Symptoms of Vitamin D Deficiency:

  • Muscle weakness: Vitamin D plays a fundamental role in muscle function, and its absence can lead to weakness.
  • Bone pain: Vitamin D deficiency is associated with bone issues such as osteoporosis and rickets in children.
  • Fatigue: People with low levels of vitamin D may feel more tired and have reduced energy, leading to excessive sweating, especially on the face.
  • Depression: Studies suggest that vitamin D is linked to mental well-being, and its absence can contribute to depressive symptoms.
  • Weakened immune system: Low vitamin D levels can lead to immune system difficulties in defending against infections and inflammation. Moreover, studies indicate that individuals with vitamin D deficiency are at greater risk of developing rheumatoid arthritis, type 1 diabetes, and multiple sclerosis.
  • Mood swings: Serotonin (the happiness hormone) is only produced in the body when it has sufficient levels of vitamin D. Therefore, low levels cannot produce the hormone, leading to episodes of stress and mood swings.
  • Vision problems: Low levels can affect the retina and cause night blindness and visual disturbances.
  • Slow healing: Along with vitamins K and A, vitamin D plays a unique role in facilitating rapid and effective healing.
  • Weak nails: Vitamin D can affect calcium levels in your body, leading to peeling, brittle, and even flexible nails.
  • Difficulty conceiving: Lack of vitamin D affects the production of cholesterol, which is important for the production of sex hormones.

Other Symptoms:

Other common symptoms include unexplained body aches, head sweats, frequent infections, weight gain, hair loss, infectious diseases such as thrush and canker sores, as well as mouth pain due to calcium loss.
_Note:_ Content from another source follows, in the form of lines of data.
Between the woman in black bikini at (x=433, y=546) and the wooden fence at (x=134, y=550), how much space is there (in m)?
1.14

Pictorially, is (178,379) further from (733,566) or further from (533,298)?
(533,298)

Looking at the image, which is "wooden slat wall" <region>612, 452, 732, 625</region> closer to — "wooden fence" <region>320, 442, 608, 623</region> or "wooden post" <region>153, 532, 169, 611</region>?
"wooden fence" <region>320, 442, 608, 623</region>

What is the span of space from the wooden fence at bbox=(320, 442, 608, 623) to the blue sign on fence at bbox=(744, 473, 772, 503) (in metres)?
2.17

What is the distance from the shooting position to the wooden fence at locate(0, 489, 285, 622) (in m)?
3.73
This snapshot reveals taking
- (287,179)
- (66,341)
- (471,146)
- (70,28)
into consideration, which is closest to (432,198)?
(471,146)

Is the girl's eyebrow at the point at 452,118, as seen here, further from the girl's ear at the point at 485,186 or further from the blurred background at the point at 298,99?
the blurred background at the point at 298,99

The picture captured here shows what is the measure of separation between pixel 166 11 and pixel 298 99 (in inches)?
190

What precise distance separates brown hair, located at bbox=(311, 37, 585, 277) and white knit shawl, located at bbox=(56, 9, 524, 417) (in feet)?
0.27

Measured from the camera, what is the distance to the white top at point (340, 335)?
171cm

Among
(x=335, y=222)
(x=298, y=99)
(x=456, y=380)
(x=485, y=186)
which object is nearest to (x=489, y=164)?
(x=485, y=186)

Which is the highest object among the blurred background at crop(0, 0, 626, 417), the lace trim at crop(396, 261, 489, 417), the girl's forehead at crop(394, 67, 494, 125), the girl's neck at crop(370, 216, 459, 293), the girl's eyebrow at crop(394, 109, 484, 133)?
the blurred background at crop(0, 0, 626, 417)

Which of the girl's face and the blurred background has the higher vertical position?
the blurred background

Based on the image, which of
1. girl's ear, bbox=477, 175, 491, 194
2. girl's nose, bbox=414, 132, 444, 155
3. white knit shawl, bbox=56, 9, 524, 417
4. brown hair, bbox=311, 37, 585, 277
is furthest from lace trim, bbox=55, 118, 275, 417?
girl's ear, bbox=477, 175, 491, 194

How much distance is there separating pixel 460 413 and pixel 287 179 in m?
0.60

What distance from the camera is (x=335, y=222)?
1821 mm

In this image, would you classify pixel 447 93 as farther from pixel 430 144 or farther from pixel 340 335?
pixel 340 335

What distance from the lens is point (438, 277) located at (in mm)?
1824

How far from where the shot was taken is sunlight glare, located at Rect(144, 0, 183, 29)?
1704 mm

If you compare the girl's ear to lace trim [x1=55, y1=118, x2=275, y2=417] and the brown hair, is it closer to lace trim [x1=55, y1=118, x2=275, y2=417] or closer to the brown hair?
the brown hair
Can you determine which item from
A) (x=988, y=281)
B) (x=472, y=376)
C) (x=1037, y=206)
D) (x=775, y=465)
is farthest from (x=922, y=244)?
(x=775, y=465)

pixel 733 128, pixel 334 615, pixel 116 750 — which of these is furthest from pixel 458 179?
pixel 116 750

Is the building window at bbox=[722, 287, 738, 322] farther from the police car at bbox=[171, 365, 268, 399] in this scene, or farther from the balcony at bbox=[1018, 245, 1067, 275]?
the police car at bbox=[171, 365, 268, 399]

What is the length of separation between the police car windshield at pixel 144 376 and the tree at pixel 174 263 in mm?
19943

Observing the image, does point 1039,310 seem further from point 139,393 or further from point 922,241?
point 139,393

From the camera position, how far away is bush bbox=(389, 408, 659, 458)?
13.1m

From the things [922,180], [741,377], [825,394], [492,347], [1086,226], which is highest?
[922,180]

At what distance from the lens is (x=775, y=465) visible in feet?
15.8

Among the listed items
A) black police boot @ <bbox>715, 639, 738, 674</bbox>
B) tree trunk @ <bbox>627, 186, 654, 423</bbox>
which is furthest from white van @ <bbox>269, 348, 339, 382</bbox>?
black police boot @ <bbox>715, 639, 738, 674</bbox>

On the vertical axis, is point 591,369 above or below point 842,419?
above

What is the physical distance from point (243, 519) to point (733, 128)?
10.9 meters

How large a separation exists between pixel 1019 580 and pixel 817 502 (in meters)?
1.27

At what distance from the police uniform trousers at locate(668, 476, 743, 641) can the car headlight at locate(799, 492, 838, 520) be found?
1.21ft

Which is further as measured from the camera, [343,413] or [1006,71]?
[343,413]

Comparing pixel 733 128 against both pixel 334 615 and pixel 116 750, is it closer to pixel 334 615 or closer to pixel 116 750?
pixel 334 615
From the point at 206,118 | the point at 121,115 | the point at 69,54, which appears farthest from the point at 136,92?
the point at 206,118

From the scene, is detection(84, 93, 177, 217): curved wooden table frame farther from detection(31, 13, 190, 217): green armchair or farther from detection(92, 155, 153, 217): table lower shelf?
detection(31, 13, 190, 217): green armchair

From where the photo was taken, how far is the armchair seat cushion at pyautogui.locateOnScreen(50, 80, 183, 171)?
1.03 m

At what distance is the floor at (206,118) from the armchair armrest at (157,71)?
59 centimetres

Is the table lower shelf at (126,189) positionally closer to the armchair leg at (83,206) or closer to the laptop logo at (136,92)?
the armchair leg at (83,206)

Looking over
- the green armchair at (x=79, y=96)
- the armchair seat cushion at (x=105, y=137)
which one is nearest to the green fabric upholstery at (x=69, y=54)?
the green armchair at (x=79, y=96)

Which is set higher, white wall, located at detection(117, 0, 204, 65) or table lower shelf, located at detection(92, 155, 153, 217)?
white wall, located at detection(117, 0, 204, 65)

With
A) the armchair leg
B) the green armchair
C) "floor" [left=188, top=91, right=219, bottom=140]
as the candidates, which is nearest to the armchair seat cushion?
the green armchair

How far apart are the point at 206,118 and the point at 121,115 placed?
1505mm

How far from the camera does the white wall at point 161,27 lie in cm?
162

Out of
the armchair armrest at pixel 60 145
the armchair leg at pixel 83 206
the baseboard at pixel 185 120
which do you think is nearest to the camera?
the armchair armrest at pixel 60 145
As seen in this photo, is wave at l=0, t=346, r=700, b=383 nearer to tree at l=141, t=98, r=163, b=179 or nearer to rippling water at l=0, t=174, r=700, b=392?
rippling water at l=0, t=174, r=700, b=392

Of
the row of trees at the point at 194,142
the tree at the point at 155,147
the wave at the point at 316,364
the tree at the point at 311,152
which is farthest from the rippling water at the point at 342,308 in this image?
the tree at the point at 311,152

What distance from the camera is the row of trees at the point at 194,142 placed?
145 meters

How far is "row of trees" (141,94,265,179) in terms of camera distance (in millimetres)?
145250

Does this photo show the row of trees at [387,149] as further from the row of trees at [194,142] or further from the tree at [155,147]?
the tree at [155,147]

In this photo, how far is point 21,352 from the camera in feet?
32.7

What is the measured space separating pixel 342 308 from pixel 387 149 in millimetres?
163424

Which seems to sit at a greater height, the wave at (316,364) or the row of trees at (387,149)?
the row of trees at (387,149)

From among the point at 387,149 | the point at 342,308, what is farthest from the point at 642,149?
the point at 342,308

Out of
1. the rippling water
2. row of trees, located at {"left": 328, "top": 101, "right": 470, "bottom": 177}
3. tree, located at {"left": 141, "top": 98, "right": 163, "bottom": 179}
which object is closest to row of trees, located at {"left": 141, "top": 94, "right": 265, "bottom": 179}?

Consequences of Vitamin D Deficiency:

In the long term, vitamin D deficiency can have serious consequences for health. In addition to the bone problems mentioned, it has been associated with an increased risk of cardiovascular diseases, type 2 diabetes, cancer, and autoimmune disorders.

The refore, it is essential to maintain adequate levels of vitamin D through sunlight exposure, diet, and, when necessary, supplementation. If you suspect a vitamin D deficiency, it is advisable to consult a healthcare professional for evaluation and appropriate treatment.

Sources of Vitamin D:

The sun is one of the greatest allies when it comes to increasing your body's vitamin D levels. However, it is important to remember to use sunscreen to prevent burns and long-term harmful effects on your skin, such as premature aging, spots, and the possibility of skin cancer.

Additionally, there is a long list of foods that can help increase your levels, including:

  • Egg yolk
  • Tuna
  • Salmon
  • Chicken liver
  • Tilapia
  • Beef liver
  • Sardines
  • Mushrooms, and many more.

How to Determine If Your Vitamin D Is Low:

If you are experiencing any of the symptoms and complaints mentioned above, it is advisable to consult a doctor to analyze your case and decide on the best approach for vitamin D supplementation if it is indeed the issue. Additionally, you can undergo a vitamin D blood test, also known as 25-hydroxyvitamin D or 25(OH)D. The reference values are:

  • Greater than 20 ng/mL: Value for a healthy person with adequate vitamin D levels.
  • Between 30 and 60 ng/mL: Recommended value for the elderly, pregnant women, and patients with conditions related to vitamin D deficiency, such as rickets or kidney disease.
  • Between 10 and 20 ng/mL: Low value with a risk of bone loss and the possibility of developing symptoms and diseases.
  • Less than 10 ng/mL: Extremely low value, often requiring medication supplementation.